The social security regulations of the EU consolidate the social security systems of the different Member States. The social security agreements are bilateral agreements between two countries. The aim of the EU regulations on social security and the social security agreements is to make sure that a person is covered by the laws of only one country at a time.

The social security agreements and EU’s regulation on social security determine which country’s laws are to be applied to a person who moves between two or several countries and what social security rights such a person has.

One of the aims of the regulations and the agreements is to ensure that the social security continues uninterruptedly for a person who moves from one country to another. Another aim is to prevent situations in which an employee would be insured for social security in two countries and pay double social security contributions. A third aim is to remove any obstacles for receiving social security benefits.

The level of social security and the benefits are always determined by national laws.

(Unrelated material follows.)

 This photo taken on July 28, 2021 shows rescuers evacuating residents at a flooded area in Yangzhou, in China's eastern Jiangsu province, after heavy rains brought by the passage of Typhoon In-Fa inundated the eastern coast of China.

One of the central principles of the social security agreements and the EU social security regulations is that people be treated equally.  That is why the citizens of the country with which a social security agreement has been signed are guaranteed the same rights and obligations as the country’s own citizens.

Main rule of insurance

The main rule in both the EU social security regulations and the social security agreements is that a person working abroad is covered by the social security laws of the country in which they work. The social security contributions are paid to that country and the right to social security benefits (such as pensions) is determined based on the laws of the country in which the person works.

Persons moving abroad to work do not have to inform the Finnish Centre for Pensions of the move, but they have to inform the Social Insurance Institution of Finland (Kela).

A person working abroad temporarily may be subject to Finnish social security laws under certain conditions. The Finnish Centre for Pensions can grant an A1 certificate to attest that Finnish social security laws are applied to a person working in en EU/EEA country, Switzerland or a country with which Finland  has a social security agreement.